In a federal lawsuit filed Friday, Humaidan Al Turki says the officials claimed he had terrorist ties and mischaracterised his crimes in order to derail his transfer.

Then-prisons director Tom Clements initially approved Al Turki’s transfer, but Clements reversed his decision in March 2013, one week before he was killed at his home in Monument 80km south of Denver.

The lawsuit says Clements changed his mind because the officials said Al Turki was a national security threat with ties to US-born radical cleric Anwar Al Awlaki. Al Turki owned a company that some years ago sold CDs of sermons recorded by Al Awlaki, but the lawsuit says he had no ties to him by the time Al Awlaki became a radicalised Islamist militant.

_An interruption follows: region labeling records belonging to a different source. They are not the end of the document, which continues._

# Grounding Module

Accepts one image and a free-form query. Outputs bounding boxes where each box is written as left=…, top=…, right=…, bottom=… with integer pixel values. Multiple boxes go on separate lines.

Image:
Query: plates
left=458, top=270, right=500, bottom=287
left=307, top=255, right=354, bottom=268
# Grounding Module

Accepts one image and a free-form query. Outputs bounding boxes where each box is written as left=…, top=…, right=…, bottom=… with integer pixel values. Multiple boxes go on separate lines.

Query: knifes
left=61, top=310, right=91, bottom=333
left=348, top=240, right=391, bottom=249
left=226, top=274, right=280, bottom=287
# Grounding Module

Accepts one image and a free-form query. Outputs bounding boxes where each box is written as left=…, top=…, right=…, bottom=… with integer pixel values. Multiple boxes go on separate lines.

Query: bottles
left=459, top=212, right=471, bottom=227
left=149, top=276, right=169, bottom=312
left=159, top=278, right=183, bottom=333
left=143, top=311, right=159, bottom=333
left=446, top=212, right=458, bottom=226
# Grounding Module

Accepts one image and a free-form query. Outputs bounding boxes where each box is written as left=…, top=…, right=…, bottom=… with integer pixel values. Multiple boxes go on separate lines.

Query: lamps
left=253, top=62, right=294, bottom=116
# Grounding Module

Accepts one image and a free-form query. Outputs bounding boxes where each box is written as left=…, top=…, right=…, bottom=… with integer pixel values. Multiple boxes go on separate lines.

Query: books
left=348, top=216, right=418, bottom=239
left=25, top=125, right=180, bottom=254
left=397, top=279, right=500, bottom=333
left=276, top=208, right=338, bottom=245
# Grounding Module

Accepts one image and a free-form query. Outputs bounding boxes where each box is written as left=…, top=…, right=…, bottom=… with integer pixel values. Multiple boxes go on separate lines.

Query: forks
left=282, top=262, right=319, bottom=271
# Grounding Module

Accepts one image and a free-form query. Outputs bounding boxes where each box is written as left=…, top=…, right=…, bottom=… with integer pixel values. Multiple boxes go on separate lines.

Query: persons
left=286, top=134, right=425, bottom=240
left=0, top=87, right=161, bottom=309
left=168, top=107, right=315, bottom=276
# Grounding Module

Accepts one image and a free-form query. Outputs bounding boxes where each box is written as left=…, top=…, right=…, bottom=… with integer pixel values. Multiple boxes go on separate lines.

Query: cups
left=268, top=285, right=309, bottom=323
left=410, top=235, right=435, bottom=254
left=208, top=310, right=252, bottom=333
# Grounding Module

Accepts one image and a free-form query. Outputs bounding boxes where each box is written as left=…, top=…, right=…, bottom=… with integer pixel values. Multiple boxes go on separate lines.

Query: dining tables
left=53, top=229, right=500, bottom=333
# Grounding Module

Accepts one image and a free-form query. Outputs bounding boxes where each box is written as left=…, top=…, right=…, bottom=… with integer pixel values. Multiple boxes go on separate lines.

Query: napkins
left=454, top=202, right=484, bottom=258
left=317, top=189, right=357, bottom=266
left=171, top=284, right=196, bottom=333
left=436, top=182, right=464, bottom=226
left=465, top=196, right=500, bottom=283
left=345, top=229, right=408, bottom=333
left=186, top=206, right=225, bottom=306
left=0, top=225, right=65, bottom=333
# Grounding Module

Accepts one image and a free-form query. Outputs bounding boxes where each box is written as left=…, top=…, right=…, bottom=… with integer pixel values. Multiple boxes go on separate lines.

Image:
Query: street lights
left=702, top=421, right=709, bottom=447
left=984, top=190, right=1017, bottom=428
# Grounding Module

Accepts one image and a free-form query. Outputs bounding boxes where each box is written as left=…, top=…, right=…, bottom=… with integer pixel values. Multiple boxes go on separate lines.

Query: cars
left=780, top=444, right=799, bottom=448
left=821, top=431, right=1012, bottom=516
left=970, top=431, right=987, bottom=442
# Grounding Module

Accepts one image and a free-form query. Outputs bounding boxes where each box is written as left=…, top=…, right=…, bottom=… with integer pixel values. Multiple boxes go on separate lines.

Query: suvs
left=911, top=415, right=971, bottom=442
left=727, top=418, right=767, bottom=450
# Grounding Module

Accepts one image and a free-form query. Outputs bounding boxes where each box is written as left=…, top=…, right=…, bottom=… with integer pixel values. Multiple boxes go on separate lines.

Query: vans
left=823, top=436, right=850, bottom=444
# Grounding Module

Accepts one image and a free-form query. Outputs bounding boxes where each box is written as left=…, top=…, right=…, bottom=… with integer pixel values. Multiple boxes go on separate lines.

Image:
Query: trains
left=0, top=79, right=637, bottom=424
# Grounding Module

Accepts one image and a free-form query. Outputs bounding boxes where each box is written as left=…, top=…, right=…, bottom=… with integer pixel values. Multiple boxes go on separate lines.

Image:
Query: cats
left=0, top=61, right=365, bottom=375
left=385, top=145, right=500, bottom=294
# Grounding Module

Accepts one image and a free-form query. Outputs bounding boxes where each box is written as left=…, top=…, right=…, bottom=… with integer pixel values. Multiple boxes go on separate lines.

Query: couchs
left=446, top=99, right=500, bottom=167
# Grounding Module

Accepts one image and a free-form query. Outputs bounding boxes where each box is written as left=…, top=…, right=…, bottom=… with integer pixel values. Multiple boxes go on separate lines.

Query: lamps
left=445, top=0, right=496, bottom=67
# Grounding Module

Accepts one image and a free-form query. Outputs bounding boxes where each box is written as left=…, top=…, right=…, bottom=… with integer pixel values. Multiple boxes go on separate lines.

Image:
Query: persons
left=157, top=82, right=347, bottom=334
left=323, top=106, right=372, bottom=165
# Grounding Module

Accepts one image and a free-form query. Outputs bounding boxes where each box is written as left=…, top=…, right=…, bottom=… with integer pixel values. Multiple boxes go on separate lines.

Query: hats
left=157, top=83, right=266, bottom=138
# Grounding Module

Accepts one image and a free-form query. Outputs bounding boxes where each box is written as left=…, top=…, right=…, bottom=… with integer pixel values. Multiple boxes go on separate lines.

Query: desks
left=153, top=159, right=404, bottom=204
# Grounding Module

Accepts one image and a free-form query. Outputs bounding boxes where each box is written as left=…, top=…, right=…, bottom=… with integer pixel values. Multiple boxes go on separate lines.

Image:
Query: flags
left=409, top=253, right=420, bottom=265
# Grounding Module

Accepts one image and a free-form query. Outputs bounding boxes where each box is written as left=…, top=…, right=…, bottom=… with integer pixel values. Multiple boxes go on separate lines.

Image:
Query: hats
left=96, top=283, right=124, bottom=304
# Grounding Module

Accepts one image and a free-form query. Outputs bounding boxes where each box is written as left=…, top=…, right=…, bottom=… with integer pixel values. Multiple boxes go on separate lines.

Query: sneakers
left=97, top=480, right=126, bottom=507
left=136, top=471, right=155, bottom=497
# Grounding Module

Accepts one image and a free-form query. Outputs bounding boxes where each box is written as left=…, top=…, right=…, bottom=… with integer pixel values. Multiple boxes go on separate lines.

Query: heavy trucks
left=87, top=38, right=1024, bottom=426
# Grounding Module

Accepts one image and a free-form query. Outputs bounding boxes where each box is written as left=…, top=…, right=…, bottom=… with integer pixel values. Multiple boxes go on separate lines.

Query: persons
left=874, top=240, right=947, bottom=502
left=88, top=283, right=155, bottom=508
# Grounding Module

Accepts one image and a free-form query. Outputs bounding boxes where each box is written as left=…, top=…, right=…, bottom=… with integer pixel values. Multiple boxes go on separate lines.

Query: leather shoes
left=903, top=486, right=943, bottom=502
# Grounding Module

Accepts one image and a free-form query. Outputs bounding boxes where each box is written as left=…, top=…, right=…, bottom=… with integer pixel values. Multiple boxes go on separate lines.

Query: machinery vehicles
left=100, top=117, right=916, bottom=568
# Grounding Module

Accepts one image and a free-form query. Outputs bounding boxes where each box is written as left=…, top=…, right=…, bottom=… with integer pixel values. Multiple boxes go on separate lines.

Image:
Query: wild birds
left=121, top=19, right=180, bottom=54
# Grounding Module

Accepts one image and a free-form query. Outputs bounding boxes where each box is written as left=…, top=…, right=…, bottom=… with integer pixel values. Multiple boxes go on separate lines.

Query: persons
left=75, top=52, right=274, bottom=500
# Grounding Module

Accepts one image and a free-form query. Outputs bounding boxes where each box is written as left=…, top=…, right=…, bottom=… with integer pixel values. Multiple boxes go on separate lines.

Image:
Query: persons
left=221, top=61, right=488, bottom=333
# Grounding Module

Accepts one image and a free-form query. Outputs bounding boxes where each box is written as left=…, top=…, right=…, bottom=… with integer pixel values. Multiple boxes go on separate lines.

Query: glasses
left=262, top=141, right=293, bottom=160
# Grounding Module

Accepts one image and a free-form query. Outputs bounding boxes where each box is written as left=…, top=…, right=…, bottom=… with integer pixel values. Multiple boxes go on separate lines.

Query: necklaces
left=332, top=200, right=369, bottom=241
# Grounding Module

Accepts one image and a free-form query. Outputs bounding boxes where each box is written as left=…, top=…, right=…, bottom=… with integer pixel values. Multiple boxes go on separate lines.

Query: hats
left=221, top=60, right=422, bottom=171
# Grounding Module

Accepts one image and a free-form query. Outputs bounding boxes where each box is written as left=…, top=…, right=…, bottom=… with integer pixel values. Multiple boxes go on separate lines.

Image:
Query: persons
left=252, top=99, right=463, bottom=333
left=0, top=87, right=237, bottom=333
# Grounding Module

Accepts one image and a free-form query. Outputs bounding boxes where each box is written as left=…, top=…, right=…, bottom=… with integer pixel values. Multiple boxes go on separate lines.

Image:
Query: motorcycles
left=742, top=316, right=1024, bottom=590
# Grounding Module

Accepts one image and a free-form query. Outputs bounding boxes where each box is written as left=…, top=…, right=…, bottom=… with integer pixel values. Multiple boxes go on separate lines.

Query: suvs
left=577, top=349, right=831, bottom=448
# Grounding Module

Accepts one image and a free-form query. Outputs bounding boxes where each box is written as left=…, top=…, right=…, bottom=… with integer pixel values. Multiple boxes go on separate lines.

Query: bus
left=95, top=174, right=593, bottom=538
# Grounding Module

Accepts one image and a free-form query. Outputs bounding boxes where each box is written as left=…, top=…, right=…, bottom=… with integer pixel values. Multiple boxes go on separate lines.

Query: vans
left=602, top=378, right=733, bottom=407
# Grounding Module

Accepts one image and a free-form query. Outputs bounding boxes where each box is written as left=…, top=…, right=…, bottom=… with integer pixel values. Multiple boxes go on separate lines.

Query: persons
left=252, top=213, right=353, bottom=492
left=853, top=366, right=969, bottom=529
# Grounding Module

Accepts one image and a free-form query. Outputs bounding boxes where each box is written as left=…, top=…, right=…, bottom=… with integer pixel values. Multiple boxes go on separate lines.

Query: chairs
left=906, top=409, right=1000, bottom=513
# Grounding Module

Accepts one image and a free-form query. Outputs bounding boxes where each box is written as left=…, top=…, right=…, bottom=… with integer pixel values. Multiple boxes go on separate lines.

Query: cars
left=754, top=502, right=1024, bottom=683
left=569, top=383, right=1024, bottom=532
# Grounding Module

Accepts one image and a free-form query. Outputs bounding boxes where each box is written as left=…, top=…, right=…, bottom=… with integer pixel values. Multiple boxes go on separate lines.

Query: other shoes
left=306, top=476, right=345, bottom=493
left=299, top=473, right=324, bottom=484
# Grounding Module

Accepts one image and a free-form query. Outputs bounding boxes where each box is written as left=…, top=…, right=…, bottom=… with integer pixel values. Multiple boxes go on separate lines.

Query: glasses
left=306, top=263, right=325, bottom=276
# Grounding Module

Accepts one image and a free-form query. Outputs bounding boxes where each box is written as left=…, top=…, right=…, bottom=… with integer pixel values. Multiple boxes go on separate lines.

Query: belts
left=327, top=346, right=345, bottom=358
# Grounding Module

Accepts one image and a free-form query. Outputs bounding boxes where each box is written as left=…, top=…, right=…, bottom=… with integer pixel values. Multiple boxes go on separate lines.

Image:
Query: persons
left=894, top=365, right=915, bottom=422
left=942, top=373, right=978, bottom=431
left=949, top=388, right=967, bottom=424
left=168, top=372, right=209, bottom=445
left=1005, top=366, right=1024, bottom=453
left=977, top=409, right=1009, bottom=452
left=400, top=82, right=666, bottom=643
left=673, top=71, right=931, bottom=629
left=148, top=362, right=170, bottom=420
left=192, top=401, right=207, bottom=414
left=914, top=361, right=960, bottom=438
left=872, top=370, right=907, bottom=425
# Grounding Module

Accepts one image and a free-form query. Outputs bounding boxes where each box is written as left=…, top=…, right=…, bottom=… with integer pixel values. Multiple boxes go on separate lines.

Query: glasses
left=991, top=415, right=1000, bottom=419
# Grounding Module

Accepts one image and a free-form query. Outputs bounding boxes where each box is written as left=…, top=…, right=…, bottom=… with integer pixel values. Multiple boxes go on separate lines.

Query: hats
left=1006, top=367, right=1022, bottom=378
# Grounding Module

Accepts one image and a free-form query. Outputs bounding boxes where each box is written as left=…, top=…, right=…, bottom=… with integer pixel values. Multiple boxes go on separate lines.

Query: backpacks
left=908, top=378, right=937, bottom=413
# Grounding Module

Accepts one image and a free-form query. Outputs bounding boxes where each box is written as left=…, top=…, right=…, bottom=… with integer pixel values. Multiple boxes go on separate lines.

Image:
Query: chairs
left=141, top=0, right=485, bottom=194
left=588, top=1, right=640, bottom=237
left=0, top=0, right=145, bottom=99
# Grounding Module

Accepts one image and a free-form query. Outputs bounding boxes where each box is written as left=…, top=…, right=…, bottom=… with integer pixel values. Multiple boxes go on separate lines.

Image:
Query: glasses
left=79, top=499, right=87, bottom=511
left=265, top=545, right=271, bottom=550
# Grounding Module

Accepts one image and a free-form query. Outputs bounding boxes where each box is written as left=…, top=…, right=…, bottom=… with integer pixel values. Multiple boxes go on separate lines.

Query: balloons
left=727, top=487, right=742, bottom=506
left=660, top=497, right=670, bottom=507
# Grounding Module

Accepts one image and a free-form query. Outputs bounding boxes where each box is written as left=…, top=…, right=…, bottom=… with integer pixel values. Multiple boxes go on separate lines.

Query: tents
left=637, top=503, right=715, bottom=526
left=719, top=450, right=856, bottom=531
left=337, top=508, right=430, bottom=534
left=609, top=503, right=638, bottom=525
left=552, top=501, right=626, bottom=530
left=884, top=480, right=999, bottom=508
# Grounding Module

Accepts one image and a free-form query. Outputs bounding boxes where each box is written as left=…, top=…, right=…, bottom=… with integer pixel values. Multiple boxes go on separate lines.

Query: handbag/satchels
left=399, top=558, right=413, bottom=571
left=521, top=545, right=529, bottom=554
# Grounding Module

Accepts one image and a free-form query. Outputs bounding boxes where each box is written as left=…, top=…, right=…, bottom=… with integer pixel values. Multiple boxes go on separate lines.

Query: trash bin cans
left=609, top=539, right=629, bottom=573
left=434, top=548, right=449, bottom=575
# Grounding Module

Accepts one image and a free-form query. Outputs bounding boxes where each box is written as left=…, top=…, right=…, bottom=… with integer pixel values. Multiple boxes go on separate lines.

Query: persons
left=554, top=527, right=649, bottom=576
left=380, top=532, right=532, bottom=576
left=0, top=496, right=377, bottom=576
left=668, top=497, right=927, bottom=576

Al Turki’s lawsuit says the officials then falsely leaked the theory that he had a role in Clements’ killing.

Authorities have since said that former Colorado prisoner and gang member Evan Ebel was responsible for the deaths of Clements and Nathan Leon, who was working a second job delivering pizzas to support his family.

Al Turki is serving an eight-years-to-life sentence in Beaumont, Texas, after being convicted in 2006 of unlawful sexual contact by use of force, theft, extortion and other crimes. Prosecutors said he sexually abused his Indonesian housekeeper and kept her as a virtual slave.

He denied the allegations, saying he was a victim of anti-Muslim sentiment.

His latest lawsuit seeks a “name-clearing hearing” by a neutral judge and other penalties.